Nonreciprocal Spin-Glass Transition and Aging

Abstract

Disordered systems generically exhibit aging and a glass transition. Previous studies have long suggested that non-reciprocity tends to destroy glassiness. Here, we show that this is not always the case using a bipartite spherical Sherrington-Kirpatrick model that describes the antagonistic coupling between two identical complex agents modeled as macroscopic spin glasses. Our dynamical mean field theory calculations reveal an exceptional-point mediated transition from a static disorder phase to an oscillating amorphous phase as well as non-reciprocal aging with slow dynamics and oscillations.

Figures (5)

• Figure 1: Sketch of the non-reciprocal spin-glass model: two ($N$-dimensional, in the plot $N=3$) spherical spin systems, corresponding degrees of freedom are coupled non-reciprocally. The sphere's colors sketch the identical random potential in both systems.
• Figure 2: Real and imaginary part of the diagonal and antisymmetric components of the response (a) and correlation (b) functions at the critical point.
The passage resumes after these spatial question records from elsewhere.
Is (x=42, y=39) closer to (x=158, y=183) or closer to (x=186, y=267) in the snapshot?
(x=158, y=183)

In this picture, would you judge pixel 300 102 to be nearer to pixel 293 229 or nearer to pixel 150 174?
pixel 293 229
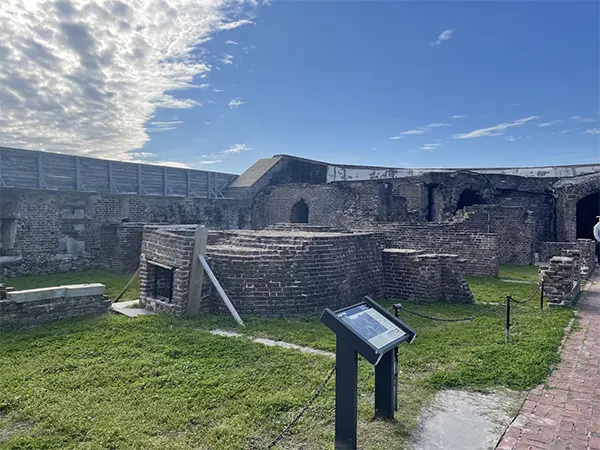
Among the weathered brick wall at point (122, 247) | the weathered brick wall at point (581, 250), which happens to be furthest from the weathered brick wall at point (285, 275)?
the weathered brick wall at point (122, 247)

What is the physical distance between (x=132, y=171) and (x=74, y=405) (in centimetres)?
1827

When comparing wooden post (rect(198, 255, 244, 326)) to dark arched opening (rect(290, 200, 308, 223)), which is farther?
dark arched opening (rect(290, 200, 308, 223))

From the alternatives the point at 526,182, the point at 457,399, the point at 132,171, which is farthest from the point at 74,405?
the point at 526,182

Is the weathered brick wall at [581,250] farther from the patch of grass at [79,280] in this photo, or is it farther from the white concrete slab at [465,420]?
the patch of grass at [79,280]

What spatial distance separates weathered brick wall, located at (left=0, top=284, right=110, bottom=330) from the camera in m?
6.85

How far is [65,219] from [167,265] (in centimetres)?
947

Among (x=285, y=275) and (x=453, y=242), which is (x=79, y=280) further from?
(x=453, y=242)

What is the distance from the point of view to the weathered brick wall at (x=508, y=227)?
55.7 feet

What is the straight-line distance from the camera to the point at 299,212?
25125mm

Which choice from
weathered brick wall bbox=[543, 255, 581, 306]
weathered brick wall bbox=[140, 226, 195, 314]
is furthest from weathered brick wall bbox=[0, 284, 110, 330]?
weathered brick wall bbox=[543, 255, 581, 306]

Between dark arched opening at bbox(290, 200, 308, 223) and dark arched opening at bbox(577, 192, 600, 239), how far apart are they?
15.0m

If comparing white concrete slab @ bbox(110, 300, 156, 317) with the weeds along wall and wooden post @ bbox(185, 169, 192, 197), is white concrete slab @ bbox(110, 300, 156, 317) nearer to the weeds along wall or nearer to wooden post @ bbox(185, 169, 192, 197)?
the weeds along wall

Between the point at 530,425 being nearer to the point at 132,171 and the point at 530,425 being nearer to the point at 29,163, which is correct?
the point at 29,163

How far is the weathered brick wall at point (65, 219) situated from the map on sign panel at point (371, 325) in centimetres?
1320
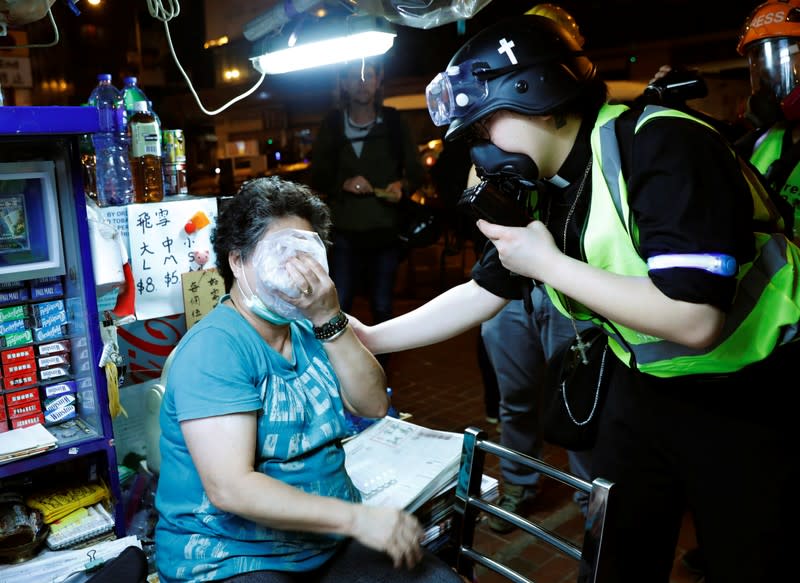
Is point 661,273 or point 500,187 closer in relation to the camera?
point 661,273

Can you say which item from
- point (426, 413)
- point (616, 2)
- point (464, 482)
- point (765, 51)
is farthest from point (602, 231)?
point (616, 2)

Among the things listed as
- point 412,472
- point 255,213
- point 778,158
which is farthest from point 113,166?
point 778,158

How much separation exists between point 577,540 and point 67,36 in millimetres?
8022

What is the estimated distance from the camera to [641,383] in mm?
1788

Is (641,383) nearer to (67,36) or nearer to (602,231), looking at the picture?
(602,231)

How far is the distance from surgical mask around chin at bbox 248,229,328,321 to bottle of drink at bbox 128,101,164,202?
87 centimetres

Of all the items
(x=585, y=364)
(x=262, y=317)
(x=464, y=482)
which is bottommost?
(x=464, y=482)

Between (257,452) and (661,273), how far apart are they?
1053mm

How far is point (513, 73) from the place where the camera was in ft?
5.24

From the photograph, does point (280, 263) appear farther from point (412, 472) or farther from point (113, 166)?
point (113, 166)

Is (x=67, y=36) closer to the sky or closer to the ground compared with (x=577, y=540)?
closer to the sky

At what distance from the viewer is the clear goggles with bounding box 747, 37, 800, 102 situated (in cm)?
267

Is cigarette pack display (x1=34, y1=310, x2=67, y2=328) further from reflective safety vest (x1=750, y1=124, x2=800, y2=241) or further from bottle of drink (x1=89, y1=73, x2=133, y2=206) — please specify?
reflective safety vest (x1=750, y1=124, x2=800, y2=241)

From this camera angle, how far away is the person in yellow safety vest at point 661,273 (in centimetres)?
135
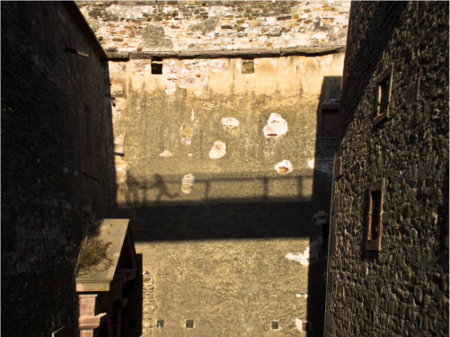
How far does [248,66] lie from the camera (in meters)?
9.05

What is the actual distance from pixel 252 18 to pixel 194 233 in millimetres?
4692

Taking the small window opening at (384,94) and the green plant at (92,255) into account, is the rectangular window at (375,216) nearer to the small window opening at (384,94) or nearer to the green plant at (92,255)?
the small window opening at (384,94)

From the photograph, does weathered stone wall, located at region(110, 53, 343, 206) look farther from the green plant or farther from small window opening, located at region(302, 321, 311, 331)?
small window opening, located at region(302, 321, 311, 331)

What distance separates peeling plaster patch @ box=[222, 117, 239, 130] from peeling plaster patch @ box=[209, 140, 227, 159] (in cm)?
39

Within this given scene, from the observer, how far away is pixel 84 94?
7.41 metres

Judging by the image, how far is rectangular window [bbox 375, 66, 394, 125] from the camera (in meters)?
4.89

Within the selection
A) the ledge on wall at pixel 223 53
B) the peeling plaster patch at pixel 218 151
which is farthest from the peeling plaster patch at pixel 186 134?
the ledge on wall at pixel 223 53

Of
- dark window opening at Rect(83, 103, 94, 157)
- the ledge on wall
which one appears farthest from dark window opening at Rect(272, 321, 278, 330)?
the ledge on wall

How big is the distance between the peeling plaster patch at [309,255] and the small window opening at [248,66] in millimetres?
3757

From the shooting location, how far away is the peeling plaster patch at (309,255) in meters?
8.39

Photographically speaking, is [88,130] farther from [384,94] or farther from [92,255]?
[384,94]

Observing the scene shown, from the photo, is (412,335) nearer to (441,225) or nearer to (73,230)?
(441,225)


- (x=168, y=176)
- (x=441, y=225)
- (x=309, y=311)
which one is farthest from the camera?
(x=168, y=176)

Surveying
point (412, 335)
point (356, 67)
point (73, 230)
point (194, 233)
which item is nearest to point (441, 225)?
point (412, 335)
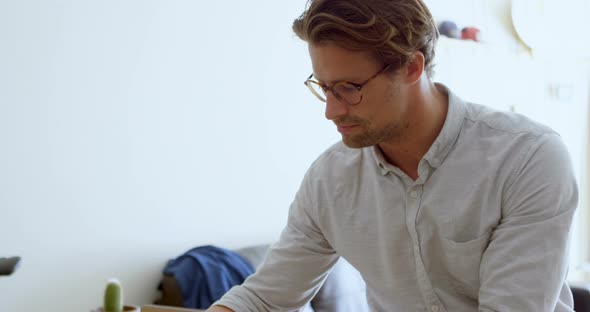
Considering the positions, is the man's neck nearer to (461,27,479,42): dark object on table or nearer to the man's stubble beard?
the man's stubble beard

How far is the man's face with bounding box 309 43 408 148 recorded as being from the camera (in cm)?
134

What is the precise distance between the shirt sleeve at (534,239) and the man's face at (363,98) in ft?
0.89

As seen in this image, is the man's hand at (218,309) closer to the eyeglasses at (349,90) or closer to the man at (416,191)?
the man at (416,191)

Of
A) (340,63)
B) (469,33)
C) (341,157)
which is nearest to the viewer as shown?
(340,63)

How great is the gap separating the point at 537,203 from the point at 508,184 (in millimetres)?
84

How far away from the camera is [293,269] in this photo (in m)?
1.53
In gray we highlight $\omega/\alpha=\pm 1$. $T=T_c=1$. (c) Diagonal component of the correlation function, normalized by the Edward-Anderson order parameter, for different values of the waiting time.
• Figure 3: Projection on the two leading eigenvectors of the interaction matrix $J$ of the trajectories (green and red) of the two systems. Random initial conditions, $T=0$, $\alpha=0.2$, $N=20000$, $t_{max}=2000$.
• Figure 4: Numerical results for the amplitude of the Fourier component at $\omega=\alpha$ of the projection of one of the two clones on the leading eigenvector, $\frac{1}{N}\sum s_i^a(v_{\mu_0})_i$, as a function of temperature. The amplitude goes to zero continuously for $T\to T_c=1$; in grey we show $q_{EA}=1-\frac{T}{T_c}$. Inset: amplitude of the Fourier transform as a function of $\omega$ for $T=0.5$. $\alpha=0.2$
• Figure 5: Correlation functions for different values of the initial time $t'$, from numerical simulations of the equations (\ref{['eq:motion']}), above (top, $T=1.4$) and below (bottom, $T=0.3$) the critical point. $\alpha=1$, $N=20000$, averaged over 5 runs. In black the analytical prediction for the envelope of the oscillations (i.e. $C_0(t, t')$) for $t'=2^4$.